* BEGIN Listed records *

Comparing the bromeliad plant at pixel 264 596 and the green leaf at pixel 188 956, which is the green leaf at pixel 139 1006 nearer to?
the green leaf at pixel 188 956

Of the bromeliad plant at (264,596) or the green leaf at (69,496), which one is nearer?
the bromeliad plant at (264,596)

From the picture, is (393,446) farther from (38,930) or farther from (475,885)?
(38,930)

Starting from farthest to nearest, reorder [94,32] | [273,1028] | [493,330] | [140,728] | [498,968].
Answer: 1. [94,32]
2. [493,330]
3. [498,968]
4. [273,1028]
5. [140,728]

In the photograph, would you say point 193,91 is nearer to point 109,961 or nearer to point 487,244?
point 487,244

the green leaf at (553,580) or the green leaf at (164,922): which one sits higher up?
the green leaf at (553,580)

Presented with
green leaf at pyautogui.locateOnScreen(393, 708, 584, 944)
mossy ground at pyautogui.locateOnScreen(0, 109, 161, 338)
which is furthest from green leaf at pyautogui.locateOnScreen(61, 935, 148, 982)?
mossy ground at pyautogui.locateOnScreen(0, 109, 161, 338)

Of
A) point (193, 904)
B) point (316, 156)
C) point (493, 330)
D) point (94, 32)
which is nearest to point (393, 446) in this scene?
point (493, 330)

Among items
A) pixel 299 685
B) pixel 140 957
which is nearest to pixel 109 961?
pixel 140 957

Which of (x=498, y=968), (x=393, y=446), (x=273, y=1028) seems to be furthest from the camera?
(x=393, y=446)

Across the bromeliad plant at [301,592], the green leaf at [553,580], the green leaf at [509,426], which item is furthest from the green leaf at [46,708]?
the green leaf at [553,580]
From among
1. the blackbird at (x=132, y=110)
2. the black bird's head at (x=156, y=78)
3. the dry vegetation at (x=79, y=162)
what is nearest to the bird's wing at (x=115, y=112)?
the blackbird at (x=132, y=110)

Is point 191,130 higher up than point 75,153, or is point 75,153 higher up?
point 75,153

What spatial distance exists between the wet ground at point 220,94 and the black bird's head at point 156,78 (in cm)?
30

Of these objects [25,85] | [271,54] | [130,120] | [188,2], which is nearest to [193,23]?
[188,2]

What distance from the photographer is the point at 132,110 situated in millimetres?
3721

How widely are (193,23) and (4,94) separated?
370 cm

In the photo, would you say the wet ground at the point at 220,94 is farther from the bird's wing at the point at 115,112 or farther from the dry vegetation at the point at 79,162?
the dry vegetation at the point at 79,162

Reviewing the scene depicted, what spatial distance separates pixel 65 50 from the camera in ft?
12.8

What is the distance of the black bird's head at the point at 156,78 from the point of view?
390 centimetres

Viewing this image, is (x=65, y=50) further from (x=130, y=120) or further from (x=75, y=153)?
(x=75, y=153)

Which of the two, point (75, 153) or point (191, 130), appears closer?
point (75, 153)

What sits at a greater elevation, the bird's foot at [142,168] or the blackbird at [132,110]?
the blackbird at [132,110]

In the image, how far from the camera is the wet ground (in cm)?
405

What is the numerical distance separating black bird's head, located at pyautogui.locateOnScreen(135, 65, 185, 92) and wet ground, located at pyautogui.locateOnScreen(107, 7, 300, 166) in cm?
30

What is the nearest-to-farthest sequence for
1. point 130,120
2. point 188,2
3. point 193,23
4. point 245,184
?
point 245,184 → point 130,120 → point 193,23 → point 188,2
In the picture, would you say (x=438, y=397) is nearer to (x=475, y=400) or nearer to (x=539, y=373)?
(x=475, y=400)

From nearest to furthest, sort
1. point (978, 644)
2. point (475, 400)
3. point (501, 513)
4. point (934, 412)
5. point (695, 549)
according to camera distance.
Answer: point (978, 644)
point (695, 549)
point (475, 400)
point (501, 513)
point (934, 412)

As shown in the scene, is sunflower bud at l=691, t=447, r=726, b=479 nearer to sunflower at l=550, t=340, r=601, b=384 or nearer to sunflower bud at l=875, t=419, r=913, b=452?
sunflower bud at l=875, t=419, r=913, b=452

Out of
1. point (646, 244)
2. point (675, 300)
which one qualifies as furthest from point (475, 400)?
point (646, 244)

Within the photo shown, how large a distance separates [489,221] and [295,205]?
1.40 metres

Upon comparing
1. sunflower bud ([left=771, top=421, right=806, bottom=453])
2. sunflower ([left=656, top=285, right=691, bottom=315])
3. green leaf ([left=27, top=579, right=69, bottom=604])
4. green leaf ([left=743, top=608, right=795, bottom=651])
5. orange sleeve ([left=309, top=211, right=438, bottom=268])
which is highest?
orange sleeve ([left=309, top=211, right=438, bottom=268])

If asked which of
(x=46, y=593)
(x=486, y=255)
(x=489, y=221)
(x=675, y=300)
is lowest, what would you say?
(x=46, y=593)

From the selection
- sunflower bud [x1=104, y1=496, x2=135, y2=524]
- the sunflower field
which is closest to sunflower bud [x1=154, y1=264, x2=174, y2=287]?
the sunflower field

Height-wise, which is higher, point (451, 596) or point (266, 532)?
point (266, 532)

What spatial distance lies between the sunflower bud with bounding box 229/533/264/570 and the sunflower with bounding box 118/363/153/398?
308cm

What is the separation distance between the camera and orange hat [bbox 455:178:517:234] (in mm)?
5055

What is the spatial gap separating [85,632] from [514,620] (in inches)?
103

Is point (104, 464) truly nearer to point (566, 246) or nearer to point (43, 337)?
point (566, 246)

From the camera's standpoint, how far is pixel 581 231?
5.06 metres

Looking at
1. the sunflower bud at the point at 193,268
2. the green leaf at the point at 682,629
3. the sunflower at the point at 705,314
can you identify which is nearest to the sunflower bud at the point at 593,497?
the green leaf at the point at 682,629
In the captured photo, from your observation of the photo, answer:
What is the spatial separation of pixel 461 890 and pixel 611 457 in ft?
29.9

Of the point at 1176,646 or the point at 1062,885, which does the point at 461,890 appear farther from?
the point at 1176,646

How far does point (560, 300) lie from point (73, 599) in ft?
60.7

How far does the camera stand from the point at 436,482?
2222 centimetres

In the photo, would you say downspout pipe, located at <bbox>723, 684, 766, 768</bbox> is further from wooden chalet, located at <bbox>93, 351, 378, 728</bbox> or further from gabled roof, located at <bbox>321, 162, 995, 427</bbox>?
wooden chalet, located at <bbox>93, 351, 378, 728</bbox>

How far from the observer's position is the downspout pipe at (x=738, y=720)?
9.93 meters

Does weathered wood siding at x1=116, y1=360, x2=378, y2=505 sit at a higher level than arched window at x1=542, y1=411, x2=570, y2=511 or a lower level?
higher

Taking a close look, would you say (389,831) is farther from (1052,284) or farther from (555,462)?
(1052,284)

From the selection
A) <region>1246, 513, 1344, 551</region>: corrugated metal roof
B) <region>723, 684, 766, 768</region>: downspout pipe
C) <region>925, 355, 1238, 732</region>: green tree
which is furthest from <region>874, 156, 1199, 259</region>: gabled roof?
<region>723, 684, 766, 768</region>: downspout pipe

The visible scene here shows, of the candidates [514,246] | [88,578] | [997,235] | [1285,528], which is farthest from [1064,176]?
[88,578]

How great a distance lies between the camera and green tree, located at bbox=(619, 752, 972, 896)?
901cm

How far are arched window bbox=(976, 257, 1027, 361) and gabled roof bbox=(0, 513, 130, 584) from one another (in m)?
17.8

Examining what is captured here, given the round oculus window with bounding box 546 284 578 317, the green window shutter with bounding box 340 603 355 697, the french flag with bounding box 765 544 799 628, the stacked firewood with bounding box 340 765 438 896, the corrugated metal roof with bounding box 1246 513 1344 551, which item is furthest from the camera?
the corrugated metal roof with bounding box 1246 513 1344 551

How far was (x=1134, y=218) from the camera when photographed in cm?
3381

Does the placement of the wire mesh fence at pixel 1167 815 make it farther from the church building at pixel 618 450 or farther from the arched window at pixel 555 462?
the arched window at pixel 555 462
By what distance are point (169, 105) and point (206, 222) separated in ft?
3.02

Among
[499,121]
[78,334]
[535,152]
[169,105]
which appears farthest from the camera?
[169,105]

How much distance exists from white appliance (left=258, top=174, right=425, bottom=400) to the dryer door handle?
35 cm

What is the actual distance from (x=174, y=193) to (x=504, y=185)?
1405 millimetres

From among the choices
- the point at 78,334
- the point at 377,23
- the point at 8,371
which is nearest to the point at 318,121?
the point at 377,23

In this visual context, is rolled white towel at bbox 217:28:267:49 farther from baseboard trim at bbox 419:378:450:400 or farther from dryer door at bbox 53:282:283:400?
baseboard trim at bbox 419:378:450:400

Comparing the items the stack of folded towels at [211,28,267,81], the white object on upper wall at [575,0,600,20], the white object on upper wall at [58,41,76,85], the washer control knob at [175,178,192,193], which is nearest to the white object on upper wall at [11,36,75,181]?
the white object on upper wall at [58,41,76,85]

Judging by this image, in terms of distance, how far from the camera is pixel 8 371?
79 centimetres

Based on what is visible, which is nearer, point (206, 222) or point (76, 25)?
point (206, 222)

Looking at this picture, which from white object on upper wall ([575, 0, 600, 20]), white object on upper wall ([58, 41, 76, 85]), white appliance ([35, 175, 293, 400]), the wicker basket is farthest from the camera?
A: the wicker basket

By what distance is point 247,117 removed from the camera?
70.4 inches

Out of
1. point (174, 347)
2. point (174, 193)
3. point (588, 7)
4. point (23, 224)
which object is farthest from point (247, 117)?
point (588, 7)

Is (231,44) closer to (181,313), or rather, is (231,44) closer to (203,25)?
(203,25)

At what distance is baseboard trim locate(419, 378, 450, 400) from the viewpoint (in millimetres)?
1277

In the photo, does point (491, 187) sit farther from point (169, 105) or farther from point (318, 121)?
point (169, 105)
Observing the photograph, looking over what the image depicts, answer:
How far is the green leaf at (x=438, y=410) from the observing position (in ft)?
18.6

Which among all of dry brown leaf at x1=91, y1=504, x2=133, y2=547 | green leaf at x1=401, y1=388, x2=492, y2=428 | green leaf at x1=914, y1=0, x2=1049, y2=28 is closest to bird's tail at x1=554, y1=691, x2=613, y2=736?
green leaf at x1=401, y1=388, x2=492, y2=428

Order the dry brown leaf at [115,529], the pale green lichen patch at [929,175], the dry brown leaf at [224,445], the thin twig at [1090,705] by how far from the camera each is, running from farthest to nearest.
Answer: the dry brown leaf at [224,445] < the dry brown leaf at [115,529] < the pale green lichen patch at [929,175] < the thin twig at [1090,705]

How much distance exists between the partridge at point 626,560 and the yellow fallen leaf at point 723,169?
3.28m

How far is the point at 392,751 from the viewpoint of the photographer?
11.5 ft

* END Listed records *

Directive: Your task is to extract the lines running from the one with "Order the dry" to the end of the material, inclusive, copying each exactly and adding nothing.

Exercise solution:
Order the dry brown leaf at [115,529], the pale green lichen patch at [929,175], the dry brown leaf at [224,445], the thin twig at [1090,705] by how far from the camera each is, running from farthest to nearest.
Answer: the dry brown leaf at [224,445] < the dry brown leaf at [115,529] < the pale green lichen patch at [929,175] < the thin twig at [1090,705]

How much distance exists between the partridge at point 626,560 and the yellow fallen leaf at point 723,169?
3.28m

How far is the point at 392,751 from the viewpoint of the photographer?
11.5 ft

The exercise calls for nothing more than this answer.